Outdoors smoking ban on horizon

Monday, February 19, 2007

If smokers are bummed about the push in Iowa and many other states to ban smoking in bars and restaurants, they're really going to be bummed when they learn about the growing movement in countless cities and states to ban smoking in public parks and other recreation areas.

And they (smokers) thought Iowa Governor Chet Culver's plan to hike cigarette taxes by $1 was a direct hit.

In fact, some cities and states have simply and bluntly boiled down the smoking privilege into two locations - your home or your vehicle.

Working within the concept of good, clean, healthy living, more and more politicians and governmental officials are joining a growing trend nationwide to ban smoking in city and county parks and many other recreational areas such as beaches, trails, and public golf courses and their facilities.

The trend is even gaining vast momentum and crossing over to include in and around all youth sports fields and courts.

In Mesa, Arizona, it's reportedly illegal to smoke outside anywhere, with smoking restricted to homes and vehicles.

As we watch the beautiful new Bacon Aquatic Center and Gillette Park renovation near completion in Cherokee, if it hasn't already, we implore the city to mandate that entire area smoke-free, just as the adjacent Cherokee WHS Campus and Community Center are now.

We also ask the city to ban smoking in and around the children's playground areas in Koser-Spring Lake Park.

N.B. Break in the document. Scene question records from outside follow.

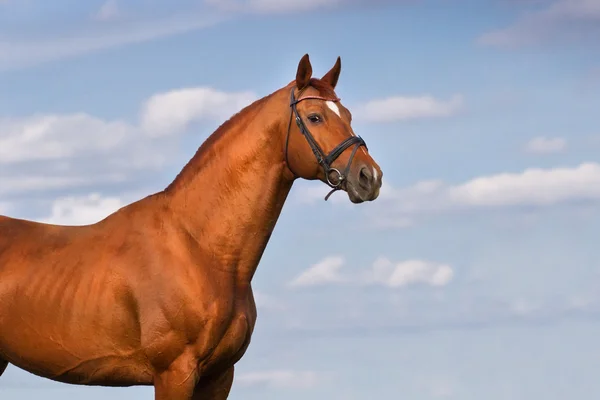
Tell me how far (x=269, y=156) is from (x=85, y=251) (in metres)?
2.23

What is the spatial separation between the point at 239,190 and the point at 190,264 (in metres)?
0.88

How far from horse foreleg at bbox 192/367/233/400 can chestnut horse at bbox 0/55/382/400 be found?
0.04 ft

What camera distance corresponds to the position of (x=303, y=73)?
38.1 ft

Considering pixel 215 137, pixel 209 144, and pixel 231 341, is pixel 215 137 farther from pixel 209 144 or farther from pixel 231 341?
pixel 231 341

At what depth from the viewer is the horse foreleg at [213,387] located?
40.2 ft

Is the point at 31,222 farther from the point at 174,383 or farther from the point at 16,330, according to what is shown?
the point at 174,383

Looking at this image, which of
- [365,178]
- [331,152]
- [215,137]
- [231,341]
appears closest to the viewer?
[365,178]

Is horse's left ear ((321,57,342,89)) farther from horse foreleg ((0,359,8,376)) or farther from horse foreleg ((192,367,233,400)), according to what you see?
horse foreleg ((0,359,8,376))

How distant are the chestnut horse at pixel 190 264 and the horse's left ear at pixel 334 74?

Of course strictly enforcing an outdoors smoking ban in public parks and recreation areas would be problematic due to logistics. But for every smoker who abides by such a law, that's one less public health risk.

No, smokers are not lepers, nor should they be treated as such.

But there's a place for everything and, besides the terrible example set, smoking around children and their play areas is totally a thoughtless, intentional, and proven unhealthy practice.